Beaucoup plus que pour les cinq titres précédents, les deux compères ont dû batailler jusqu'au bout du dernier rallye, jusqu'à l'avant-dernière spéciale de ce « RAC » gallois qu'ils avaient déjà remporté en 2008, pour le panache, après avoir assuré leur 5e titre au Japon.
« On ne peut pas dire que c'était un week-end tranquille », a souri Elena dimanche. Puis il a continué à parler, très calmement, presque sérieusement, de sa « belle aventure » avec Loeb, entamée en 1997 quand les deux gars, fauchés, s'étaient croisés dans un gîte rural à l'occasion d'un rallye régional.
En 1998, quand l'épopée a commencé, Daniel dormait sur le canapé du salon des Loeb. Sébastien a arrêté de préparer un BEP d'électricien, et le patron de Citroën Sport, Guy Fréquelin, a commencé à s'intéresser à ce duo improbable, l'Alsacien d'Oberhoffen-sur-Moder et le Monégasque du quartier ouvrier de Moneghetti.
« Quand on est arrivés chez Citroën, Seb était le bon élève alors que moi, j'étais au fond de la classe, près du radiateur l'hiver et de la fenêtre l'été. À un moment, il aurait pu me débarquer, raconte Elena. Guy a eu le culot de nous faire confiance à tous les deux, mais s'il avait choisi un vieux copilote et que le vieux s'était arrêté un jour, Seb se serait retrouvé tout seul. »
« Pas de place pour moi en F1 »
Douze saisons plus tard, Loeb est toujours aussi bien accompagné par un copilote ayant tout partagé avec lui, « 250 jours par an dans trois mètres carrés », dans des Saxo, des Xsara et des C4. Unis pour le meilleur et pour le pire, au point « qu'on avait pensé à se pacser, mais heureusement, on a trouvé des femmes », rigole Elena.
Le pire cette saison, ce n'était pas la résistance de Mikko Hirvonen « parce qu'on se respecte et qu'on adore quand il y a de la bagarre, qu'il faut attaquer à bloc. Seb a horreur de perdre, quand il perd il est très énervé. Et quand il a mal conduit, il reconnaît qu'il a été en dessous et il sait se remotiver ».
Le pire, c'était « toutes ces histoires de F1 parce que, bon, on fait du rallye. À un moment donné, les médias ont plus foutu la m... qu'autre chose dans l'approche de la saison. Ça a démarré très tôt, en Grèce, et c'est à partir de là qu'on n'a eu que des m.... Est-ce que c'est une coïncidence ? »
Elena fait rarement dans la langue de bois alors il n'allait pas se priver, un soir de 6e titre mondial : « Là on était au RAC et on ne parlait encore que de la F1. Finalement, on a prouvé que le rallye, c'est aussi beau et aussi important que la F1. »

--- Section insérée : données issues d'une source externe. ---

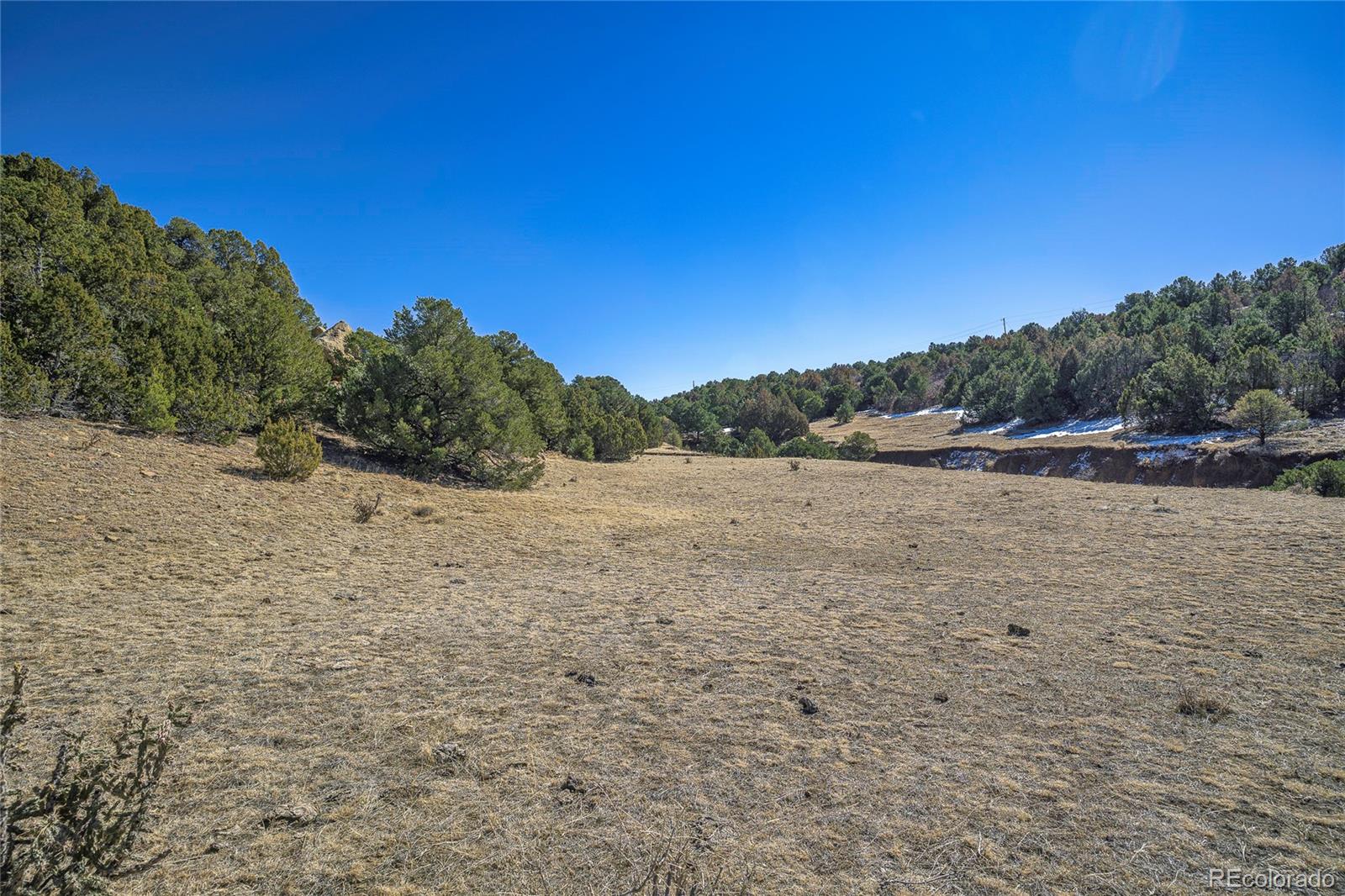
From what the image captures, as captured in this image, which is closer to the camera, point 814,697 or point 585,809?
point 585,809

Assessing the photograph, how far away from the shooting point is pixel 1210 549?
10.2m

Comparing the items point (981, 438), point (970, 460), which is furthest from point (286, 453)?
point (981, 438)

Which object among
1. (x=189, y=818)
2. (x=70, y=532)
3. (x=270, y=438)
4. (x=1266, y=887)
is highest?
(x=270, y=438)

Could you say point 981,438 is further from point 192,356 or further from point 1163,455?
point 192,356

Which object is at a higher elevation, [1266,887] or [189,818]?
[189,818]

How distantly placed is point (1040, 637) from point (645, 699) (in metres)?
5.10

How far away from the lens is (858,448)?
44156mm

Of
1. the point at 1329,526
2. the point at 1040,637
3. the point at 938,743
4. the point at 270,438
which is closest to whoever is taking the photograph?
the point at 938,743

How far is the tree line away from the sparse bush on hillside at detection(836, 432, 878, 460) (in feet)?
104

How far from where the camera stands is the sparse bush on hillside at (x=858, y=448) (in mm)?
44156

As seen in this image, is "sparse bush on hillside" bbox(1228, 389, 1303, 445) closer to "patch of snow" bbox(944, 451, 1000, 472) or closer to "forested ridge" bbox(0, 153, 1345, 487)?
"forested ridge" bbox(0, 153, 1345, 487)

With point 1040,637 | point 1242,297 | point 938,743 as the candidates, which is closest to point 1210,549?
point 1040,637

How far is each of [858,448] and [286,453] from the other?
1575 inches

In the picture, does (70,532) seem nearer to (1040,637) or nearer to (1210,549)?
(1040,637)
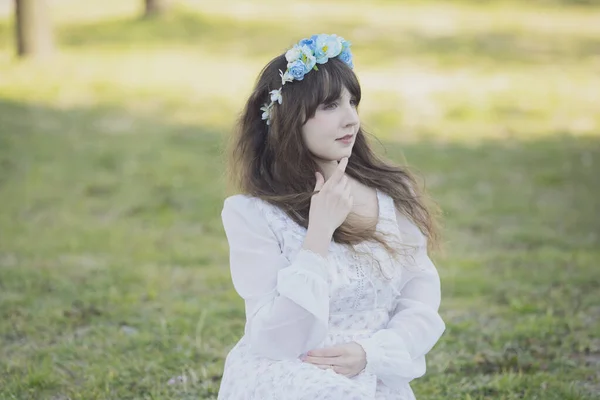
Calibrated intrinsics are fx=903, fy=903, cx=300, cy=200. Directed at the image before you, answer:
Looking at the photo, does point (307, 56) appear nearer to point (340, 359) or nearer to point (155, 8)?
point (340, 359)

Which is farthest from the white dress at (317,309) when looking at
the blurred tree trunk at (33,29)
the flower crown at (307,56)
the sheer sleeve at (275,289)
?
the blurred tree trunk at (33,29)

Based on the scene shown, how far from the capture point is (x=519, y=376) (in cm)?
384

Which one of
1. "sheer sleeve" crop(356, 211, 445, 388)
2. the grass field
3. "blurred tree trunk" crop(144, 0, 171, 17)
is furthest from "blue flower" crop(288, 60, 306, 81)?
"blurred tree trunk" crop(144, 0, 171, 17)

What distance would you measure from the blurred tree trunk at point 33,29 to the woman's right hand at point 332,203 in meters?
9.46

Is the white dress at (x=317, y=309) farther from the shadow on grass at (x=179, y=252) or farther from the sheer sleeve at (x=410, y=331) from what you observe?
the shadow on grass at (x=179, y=252)

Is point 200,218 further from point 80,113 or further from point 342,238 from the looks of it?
point 342,238

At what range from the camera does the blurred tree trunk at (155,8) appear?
47.4ft

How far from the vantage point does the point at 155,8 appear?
14555 millimetres

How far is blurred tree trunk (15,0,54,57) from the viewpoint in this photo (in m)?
11.3

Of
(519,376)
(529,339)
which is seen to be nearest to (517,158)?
(529,339)

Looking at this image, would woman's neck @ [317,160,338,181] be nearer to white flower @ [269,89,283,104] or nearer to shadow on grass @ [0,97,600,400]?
white flower @ [269,89,283,104]

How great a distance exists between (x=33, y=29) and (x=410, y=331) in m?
9.86

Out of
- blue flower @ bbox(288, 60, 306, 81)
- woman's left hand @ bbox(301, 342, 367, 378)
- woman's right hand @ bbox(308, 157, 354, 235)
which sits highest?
blue flower @ bbox(288, 60, 306, 81)

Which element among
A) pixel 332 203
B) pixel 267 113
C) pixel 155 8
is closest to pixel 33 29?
pixel 155 8
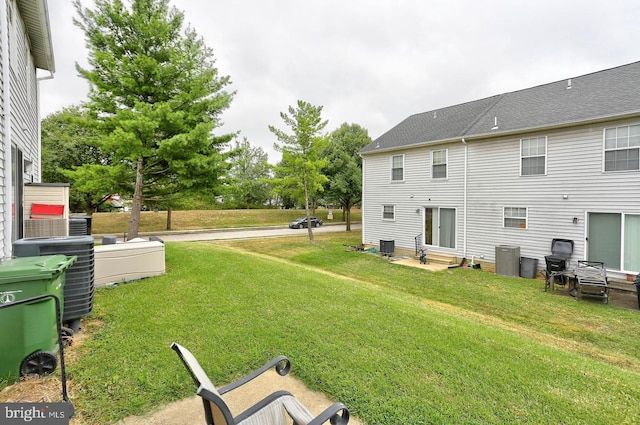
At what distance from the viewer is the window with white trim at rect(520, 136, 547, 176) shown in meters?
10.8

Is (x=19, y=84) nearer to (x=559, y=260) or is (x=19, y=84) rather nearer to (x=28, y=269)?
(x=28, y=269)

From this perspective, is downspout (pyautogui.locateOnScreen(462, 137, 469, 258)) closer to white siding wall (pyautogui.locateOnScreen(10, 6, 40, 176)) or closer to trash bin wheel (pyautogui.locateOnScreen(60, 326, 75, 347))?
trash bin wheel (pyautogui.locateOnScreen(60, 326, 75, 347))

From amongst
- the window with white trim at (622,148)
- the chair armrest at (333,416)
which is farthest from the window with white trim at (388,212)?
the chair armrest at (333,416)

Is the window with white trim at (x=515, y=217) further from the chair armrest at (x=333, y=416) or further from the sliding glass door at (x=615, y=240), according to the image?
the chair armrest at (x=333, y=416)

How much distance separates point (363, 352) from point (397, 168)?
12725mm

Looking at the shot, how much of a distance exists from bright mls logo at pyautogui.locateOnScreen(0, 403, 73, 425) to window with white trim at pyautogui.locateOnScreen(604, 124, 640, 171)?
42.9 feet

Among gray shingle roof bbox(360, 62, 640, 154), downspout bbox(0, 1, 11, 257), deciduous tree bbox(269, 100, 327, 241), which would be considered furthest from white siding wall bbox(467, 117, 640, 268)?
downspout bbox(0, 1, 11, 257)

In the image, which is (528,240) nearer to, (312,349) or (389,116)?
(312,349)

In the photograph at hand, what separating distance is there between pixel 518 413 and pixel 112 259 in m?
7.29

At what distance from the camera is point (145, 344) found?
391 centimetres

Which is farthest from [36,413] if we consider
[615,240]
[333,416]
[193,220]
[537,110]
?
[193,220]

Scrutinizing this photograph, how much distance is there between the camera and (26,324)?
281 centimetres

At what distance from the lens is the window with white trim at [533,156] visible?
35.5ft

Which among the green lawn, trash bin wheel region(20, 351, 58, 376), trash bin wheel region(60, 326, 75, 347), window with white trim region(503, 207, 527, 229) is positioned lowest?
the green lawn
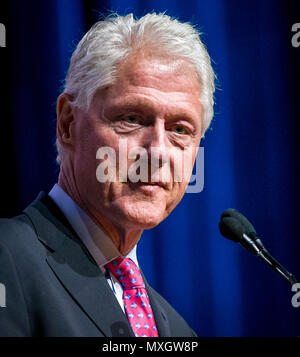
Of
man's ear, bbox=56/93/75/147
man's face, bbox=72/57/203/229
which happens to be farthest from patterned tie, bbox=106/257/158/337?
man's ear, bbox=56/93/75/147

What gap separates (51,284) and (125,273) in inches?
11.0

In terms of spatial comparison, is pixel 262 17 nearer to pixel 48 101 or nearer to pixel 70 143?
pixel 48 101

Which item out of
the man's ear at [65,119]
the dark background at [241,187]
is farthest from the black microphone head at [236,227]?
the dark background at [241,187]

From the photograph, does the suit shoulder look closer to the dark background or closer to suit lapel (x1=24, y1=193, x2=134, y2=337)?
suit lapel (x1=24, y1=193, x2=134, y2=337)

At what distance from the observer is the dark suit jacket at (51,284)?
114cm

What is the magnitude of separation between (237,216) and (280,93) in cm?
87

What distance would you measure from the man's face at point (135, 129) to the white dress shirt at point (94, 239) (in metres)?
0.04

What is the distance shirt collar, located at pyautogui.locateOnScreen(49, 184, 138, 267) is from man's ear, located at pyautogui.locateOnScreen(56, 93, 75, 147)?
0.54ft

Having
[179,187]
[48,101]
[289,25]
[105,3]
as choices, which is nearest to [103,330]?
[179,187]

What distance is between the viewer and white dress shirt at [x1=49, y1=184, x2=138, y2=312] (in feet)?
4.55

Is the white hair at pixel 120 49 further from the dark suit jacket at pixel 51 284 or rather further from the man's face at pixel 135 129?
the dark suit jacket at pixel 51 284

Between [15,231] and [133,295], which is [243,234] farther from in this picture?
[15,231]

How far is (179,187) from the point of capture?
1.46 m

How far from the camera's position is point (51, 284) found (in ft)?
3.94
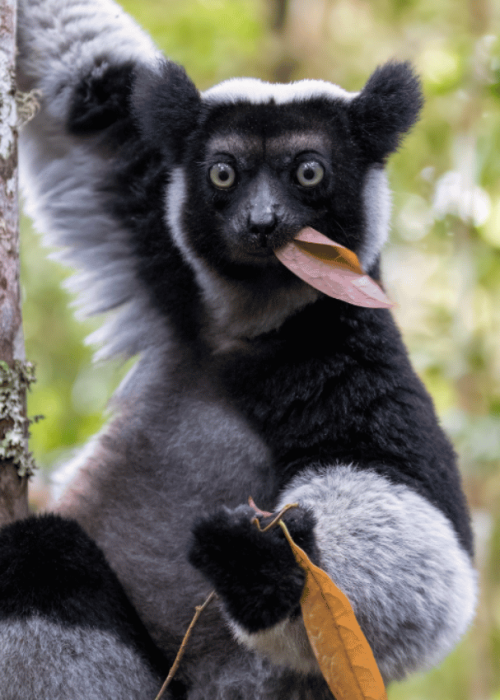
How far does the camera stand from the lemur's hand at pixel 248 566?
6.57 ft

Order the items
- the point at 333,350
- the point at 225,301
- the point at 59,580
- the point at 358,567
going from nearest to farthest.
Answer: the point at 358,567 < the point at 59,580 < the point at 333,350 < the point at 225,301

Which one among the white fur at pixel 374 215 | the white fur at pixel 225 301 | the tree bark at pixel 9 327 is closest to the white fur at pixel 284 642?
the tree bark at pixel 9 327

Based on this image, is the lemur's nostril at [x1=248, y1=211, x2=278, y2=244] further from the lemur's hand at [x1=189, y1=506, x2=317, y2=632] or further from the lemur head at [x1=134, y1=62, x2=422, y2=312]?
the lemur's hand at [x1=189, y1=506, x2=317, y2=632]

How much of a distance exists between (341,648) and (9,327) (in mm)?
1424

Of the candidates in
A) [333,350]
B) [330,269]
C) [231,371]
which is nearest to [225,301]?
[231,371]

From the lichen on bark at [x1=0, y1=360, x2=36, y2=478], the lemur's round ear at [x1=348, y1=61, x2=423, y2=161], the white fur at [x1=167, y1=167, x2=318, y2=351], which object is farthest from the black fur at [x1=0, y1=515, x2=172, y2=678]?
the lemur's round ear at [x1=348, y1=61, x2=423, y2=161]

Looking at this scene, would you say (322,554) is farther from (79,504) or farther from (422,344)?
(422,344)

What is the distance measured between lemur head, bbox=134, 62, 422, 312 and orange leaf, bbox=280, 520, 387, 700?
1216 millimetres

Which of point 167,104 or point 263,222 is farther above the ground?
point 167,104

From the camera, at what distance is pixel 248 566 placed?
6.59ft

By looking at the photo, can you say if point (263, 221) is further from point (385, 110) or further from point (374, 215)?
point (385, 110)

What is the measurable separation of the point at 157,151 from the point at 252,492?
1.53m

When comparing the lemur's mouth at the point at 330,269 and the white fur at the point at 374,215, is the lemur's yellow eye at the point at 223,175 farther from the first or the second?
the white fur at the point at 374,215

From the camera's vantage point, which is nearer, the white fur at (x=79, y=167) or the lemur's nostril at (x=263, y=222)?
the lemur's nostril at (x=263, y=222)
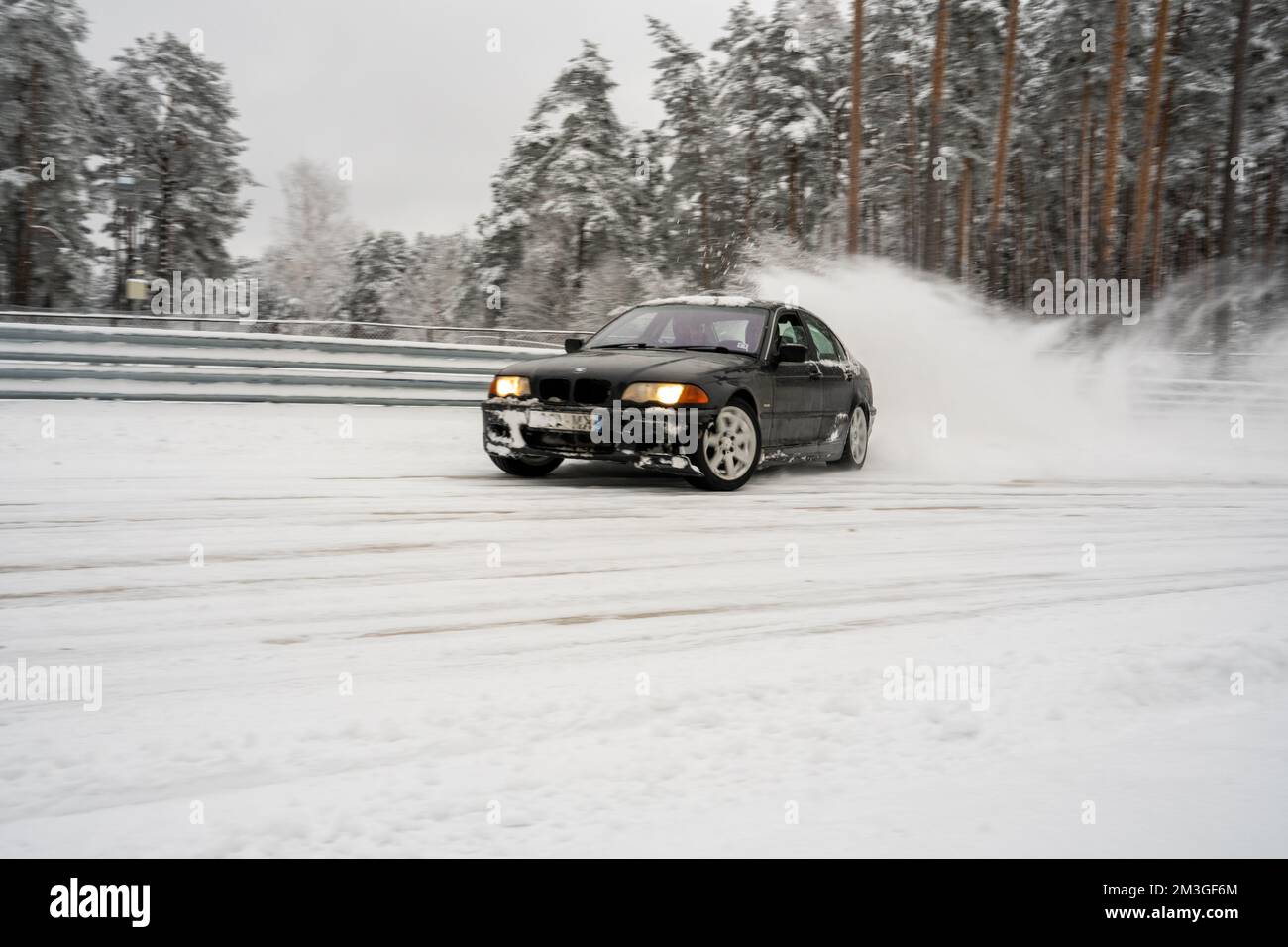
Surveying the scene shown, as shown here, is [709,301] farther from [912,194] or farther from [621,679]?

Puis il s'est remis à plaisanter : « Les histoires de F1, c'était gonflant parce qu'il n'y a pas de place pour moi en F1. » Alors qu'il a déjà roulé dans une Peugeot 908 « à côté de Seb, au Castellet (Sud-Est). Mais je n'avais pas d'impression de vitesse. À 315 km/h, j'aurais pu lire le journal ».
Elena veut bien céder sa place dans le baquet de droite de la C4 rouge... à condition d'être remplacé par Séverine Loeb, comme fin novembre au rallye du Var. Il en profitera pour redevenir pilote, l'espace d'un rallye, du côté de Sainte-Maxime (Sud-Est), dans une petite C2 R2. À des années-lumière de la planète F1.